- _Excerpt_:
__________
Navigating the private credit landscape

02 Feb 2026 United Kingdom 2 min read

Private credit has become a cornerstone of institutional investment strategy, offering bespoke financing solutions and compelling returns in a shifting regulatory and macroeconomic environment. As traditional lending channels evolve, pension funds, insurers, and the full range of institutional investors are increasingly directing capital towards private credit funds - driven by regulatory reforms, innovative fund structures, and the pursuit of diversification.

This edition of Pinnacle brings together a series of articles that reflect what we are seeing across the private credit ecosystem. We begin by examining origination and how private credit platforms build deal pipelines and we contrast how the approach differs for large and mid-sized private credit providers.

We then delve into risk and regulatory scrutiny, offering institutional investors a clear view of the evolving landscape – particularly the divergence between the UK and EU approaches to the regulation of funds.

Finally, in our coverage of distressed debt, we explore the role of special situations credit and the shifting risk environment.

Drawing on our experience across M&A, lending, regulation, and restructuring, we offer institutional investors actionable insights to navigate this dynamic market with confidence.

Explore the series

Private credit origination: the channels that matter

Origination is where private credit wins - or never gets to the starting line. This article distills the non‑negotiable origination plays used by leading private credit platforms – how they build advantaged pipelines, screen faster and smarter, and convert with certainty – and contrasts the global‑manager model with the mid‑market specialists to reveal what  builds pipeline, lifts hit rates, and gets deals closed.
__________
- _Task requirements_:
1. In the private credit excerpt, which two regulatory approaches to funds are described as diverging?
2. Rewrite as a bulleted list the paragraph of the private credit excerpt that begins "Private credit has become a cornerstone", keeping its main facts.
3. Summarize the private credit excerpt in two sentences.

- _Data listing_:
__________
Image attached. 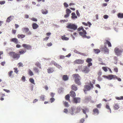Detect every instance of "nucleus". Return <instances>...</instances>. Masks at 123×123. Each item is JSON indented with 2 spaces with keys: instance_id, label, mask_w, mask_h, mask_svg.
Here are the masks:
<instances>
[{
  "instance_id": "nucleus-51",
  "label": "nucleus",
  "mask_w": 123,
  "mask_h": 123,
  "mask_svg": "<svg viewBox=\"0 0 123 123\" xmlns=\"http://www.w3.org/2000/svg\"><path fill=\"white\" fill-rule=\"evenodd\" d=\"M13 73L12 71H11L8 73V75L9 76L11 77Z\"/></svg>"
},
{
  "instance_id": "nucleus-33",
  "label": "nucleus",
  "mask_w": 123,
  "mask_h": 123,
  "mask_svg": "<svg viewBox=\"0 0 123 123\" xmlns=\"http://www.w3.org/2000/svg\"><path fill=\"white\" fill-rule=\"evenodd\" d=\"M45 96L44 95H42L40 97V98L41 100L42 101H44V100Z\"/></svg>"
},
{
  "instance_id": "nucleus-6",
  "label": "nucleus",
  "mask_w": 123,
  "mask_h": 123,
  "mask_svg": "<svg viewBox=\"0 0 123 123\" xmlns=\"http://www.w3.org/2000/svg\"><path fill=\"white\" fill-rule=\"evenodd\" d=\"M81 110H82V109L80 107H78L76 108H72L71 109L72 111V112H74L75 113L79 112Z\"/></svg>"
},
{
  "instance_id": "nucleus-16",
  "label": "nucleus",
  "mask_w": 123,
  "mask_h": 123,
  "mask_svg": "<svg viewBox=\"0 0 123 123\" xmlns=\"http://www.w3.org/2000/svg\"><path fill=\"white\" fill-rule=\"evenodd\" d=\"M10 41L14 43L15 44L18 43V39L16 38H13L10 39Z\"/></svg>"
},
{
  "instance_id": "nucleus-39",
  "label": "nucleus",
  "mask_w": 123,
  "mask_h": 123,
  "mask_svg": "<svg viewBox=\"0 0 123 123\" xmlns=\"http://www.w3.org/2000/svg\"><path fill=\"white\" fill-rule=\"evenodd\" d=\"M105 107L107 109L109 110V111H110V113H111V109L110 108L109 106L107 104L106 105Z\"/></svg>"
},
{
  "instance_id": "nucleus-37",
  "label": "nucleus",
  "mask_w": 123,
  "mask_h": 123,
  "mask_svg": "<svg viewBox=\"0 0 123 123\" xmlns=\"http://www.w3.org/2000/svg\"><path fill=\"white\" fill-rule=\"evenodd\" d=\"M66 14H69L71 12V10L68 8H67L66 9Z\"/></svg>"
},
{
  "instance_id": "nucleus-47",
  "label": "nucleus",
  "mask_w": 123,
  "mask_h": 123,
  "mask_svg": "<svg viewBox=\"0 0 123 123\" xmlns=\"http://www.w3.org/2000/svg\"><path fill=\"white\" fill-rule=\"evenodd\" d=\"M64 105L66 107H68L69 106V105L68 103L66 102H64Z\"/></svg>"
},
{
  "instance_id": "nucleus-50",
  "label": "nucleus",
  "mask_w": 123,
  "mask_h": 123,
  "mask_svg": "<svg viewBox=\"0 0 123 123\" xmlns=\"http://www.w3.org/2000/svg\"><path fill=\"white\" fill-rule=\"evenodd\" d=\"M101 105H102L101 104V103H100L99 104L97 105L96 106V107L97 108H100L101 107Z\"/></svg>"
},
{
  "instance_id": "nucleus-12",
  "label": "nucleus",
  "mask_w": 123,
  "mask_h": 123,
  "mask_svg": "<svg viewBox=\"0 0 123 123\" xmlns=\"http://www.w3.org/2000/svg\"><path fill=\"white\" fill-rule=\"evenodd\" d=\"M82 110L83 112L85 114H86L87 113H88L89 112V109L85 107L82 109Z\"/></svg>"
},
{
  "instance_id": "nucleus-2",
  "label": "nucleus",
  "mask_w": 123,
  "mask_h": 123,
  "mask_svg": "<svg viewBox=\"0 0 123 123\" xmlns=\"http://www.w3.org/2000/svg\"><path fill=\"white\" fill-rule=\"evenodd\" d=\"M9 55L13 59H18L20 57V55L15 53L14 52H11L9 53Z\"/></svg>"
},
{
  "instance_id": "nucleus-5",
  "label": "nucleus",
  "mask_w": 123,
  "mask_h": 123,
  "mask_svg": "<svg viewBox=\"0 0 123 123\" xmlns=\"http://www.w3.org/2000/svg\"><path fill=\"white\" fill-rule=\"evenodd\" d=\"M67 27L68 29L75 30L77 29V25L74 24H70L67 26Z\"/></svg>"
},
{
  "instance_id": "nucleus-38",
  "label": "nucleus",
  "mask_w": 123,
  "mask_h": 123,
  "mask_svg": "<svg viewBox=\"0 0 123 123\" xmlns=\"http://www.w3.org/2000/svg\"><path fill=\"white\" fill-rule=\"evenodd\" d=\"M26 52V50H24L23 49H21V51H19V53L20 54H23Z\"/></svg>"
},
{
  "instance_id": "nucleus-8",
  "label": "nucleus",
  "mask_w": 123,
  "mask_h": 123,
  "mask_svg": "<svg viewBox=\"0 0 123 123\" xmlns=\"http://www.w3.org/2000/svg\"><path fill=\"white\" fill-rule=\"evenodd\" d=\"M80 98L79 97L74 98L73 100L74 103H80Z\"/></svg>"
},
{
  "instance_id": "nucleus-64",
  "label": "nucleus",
__________
- _Solutions_:
1. The UK and EU approaches to the regulation of funds.

2.
- Private credit has become a cornerstone of institutional investment strategy.
- It offers bespoke financing solutions and compelling returns amid a shifting regulatory and macroeconomic environment.
- As traditional lending channels evolve, pension funds, insurers and other institutional investors are increasingly directing capital towards private credit funds.
- This shift is driven by regulatory reforms, innovative fund structures and the pursuit of diversification.

3. Private credit has become a cornerstone of institutional investment strategy, with pension funds, insurers and other institutional investors increasingly directing capital towards private credit funds. This edition of Pinnacle offers a series of articles on origination, risk and regulatory scrutiny, including the divergence between UK and EU fund regulation, and distressed debt, with the aim of giving institutional investors actionable insights.